Holy pontiff! intercede for England; pardon her the injustice she has
shown to thy children; and, by thy powerful prayers, hasten the happy
day of her return to Catholic unity. Pray, too, for the whole Church;
thy prayer, being that of an apostle, easily finds access to Him that
sent thee. (Dom Prosper Gueranger, O.S.B., The Liturgical Year.)
As
mentioned at the beginning of this reflection, today is the Second
Sunday of Lent, one of three days that the Gospel of the Transfiguration
is read. The other two days were yesterday, Ember Saturday in Lent,
and, of course, the Feast of the Transfiguration of Our Lord Jesus
Christ on August 6. The readings in today's Divine Office contain Pope
Saint Leo the Great's explanation as to what Our Lord desired to
accomplish by permitting Saints Peter, James and John to see a glipse of
His radiant glory atop Mount Thabor in the presence of Moses and Elias:
Dearly
beloved brethren, the Lesson from the Holy Gospel which, entering in by
our bodily ears, hath knocked at the door of our inner mind, calleth us
to understand a great mystery. This, by the grace of God, we shall the
more readily do, if we return to consider what hath been told us just
before. The Saviour of mankind, even Jesus Christ, laying the
foundations of that faith whereby the ungodly are called to
righteousness and the dead to life, instilled into the minds of His
disciples, both by the voice of His teaching and the wonder of His
works, that they should believe Him, the one Christ, to be both the
Only-begotten Son of God and the Son of man. Had they believed Him one
of these and not the other, it had availed them nothing to salvation;
and the danger was equally great, of holding the Lord Jesus Christ to be
God without the Manhood, or Man only without the Godhead, since we are
constrained to acknowledge that He is perfect God and perfect Man, and
that as there is in the Godhead perfect Manhood, so there is in the
Manhood perfect Godhead.

■ PROBLEM 1 ■
Replace "England" with "Britain" in the Lenten reflection, and give that reflection again from "Holy pontiff! intercede" up to and including "The Liturgical Year.)".

■ INPUT ROWS ■
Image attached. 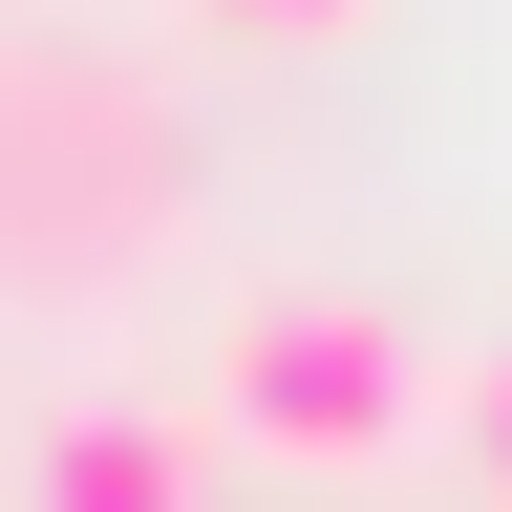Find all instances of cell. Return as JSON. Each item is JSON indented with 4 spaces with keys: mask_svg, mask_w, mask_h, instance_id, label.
<instances>
[{
    "mask_svg": "<svg viewBox=\"0 0 512 512\" xmlns=\"http://www.w3.org/2000/svg\"><path fill=\"white\" fill-rule=\"evenodd\" d=\"M171 107H150V64H107V43H0V278H107L128 235H171Z\"/></svg>",
    "mask_w": 512,
    "mask_h": 512,
    "instance_id": "6da1fadb",
    "label": "cell"
},
{
    "mask_svg": "<svg viewBox=\"0 0 512 512\" xmlns=\"http://www.w3.org/2000/svg\"><path fill=\"white\" fill-rule=\"evenodd\" d=\"M214 406L256 448H299V470H384V448L427 427V342L384 299H342V278H278V299L214 320Z\"/></svg>",
    "mask_w": 512,
    "mask_h": 512,
    "instance_id": "7a4b0ae2",
    "label": "cell"
},
{
    "mask_svg": "<svg viewBox=\"0 0 512 512\" xmlns=\"http://www.w3.org/2000/svg\"><path fill=\"white\" fill-rule=\"evenodd\" d=\"M192 470H214V448H192V406H64L43 427V470H22V512H192Z\"/></svg>",
    "mask_w": 512,
    "mask_h": 512,
    "instance_id": "3957f363",
    "label": "cell"
},
{
    "mask_svg": "<svg viewBox=\"0 0 512 512\" xmlns=\"http://www.w3.org/2000/svg\"><path fill=\"white\" fill-rule=\"evenodd\" d=\"M192 22H235V43H342L363 0H192Z\"/></svg>",
    "mask_w": 512,
    "mask_h": 512,
    "instance_id": "277c9868",
    "label": "cell"
},
{
    "mask_svg": "<svg viewBox=\"0 0 512 512\" xmlns=\"http://www.w3.org/2000/svg\"><path fill=\"white\" fill-rule=\"evenodd\" d=\"M470 470H491V512H512V363L470 384Z\"/></svg>",
    "mask_w": 512,
    "mask_h": 512,
    "instance_id": "5b68a950",
    "label": "cell"
}]
</instances>
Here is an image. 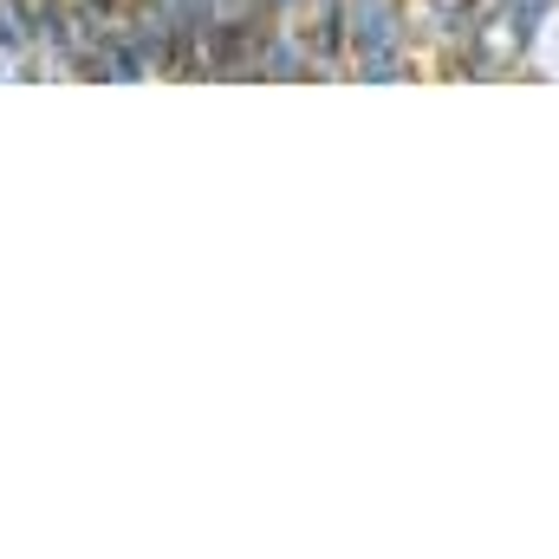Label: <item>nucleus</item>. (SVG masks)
I'll return each mask as SVG.
<instances>
[{"label": "nucleus", "mask_w": 559, "mask_h": 559, "mask_svg": "<svg viewBox=\"0 0 559 559\" xmlns=\"http://www.w3.org/2000/svg\"><path fill=\"white\" fill-rule=\"evenodd\" d=\"M345 59H352V79H365V85L411 79L404 7L397 0H345Z\"/></svg>", "instance_id": "1"}, {"label": "nucleus", "mask_w": 559, "mask_h": 559, "mask_svg": "<svg viewBox=\"0 0 559 559\" xmlns=\"http://www.w3.org/2000/svg\"><path fill=\"white\" fill-rule=\"evenodd\" d=\"M254 79H312V39H306V20L299 13H274L267 33H261V59H254Z\"/></svg>", "instance_id": "2"}]
</instances>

■ PROBLEM 2 ■
Extract every line of the records that contains the string "path".

■ EXPECTED ANSWER 1 ■
Holy pontiff! intercede for Britain; pardon her the injustice she has
shown to thy children; and, by thy powerful prayers, hasten the happy
day of her return to Catholic unity. Pray, too, for the whole Church;
thy prayer, being that of an apostle, easily finds access to Him that
sent thee. (Dom Prosper Gueranger, O.S.B., The Liturgical Year.)

■ EXPECTED ANSWER 2 ■
    "mask_svg": "<svg viewBox=\"0 0 512 512\" xmlns=\"http://www.w3.org/2000/svg\"><path fill=\"white\" fill-rule=\"evenodd\" d=\"M171 107H150V64H107V43H0V278H107L128 235H171Z\"/></svg>",
    "mask_svg": "<svg viewBox=\"0 0 512 512\" xmlns=\"http://www.w3.org/2000/svg\"><path fill=\"white\" fill-rule=\"evenodd\" d=\"M214 406L256 448H299V470H384V448L427 427V342L384 299H342V278H278V299L214 320Z\"/></svg>",
    "mask_svg": "<svg viewBox=\"0 0 512 512\" xmlns=\"http://www.w3.org/2000/svg\"><path fill=\"white\" fill-rule=\"evenodd\" d=\"M192 470H214V448H192V406H64L43 427V470H22V512H192Z\"/></svg>",
    "mask_svg": "<svg viewBox=\"0 0 512 512\" xmlns=\"http://www.w3.org/2000/svg\"><path fill=\"white\" fill-rule=\"evenodd\" d=\"M192 22H235V43H342L363 0H192Z\"/></svg>",
    "mask_svg": "<svg viewBox=\"0 0 512 512\" xmlns=\"http://www.w3.org/2000/svg\"><path fill=\"white\" fill-rule=\"evenodd\" d=\"M470 470H491V512H512V363L470 384Z\"/></svg>",
[{"label": "nucleus", "mask_w": 559, "mask_h": 559, "mask_svg": "<svg viewBox=\"0 0 559 559\" xmlns=\"http://www.w3.org/2000/svg\"><path fill=\"white\" fill-rule=\"evenodd\" d=\"M345 59H352V79H365V85L411 79L404 7L397 0H345Z\"/></svg>", "instance_id": "1"}, {"label": "nucleus", "mask_w": 559, "mask_h": 559, "mask_svg": "<svg viewBox=\"0 0 559 559\" xmlns=\"http://www.w3.org/2000/svg\"><path fill=\"white\" fill-rule=\"evenodd\" d=\"M254 79H312V39H306V20L299 13H274L267 33H261V59H254Z\"/></svg>", "instance_id": "2"}]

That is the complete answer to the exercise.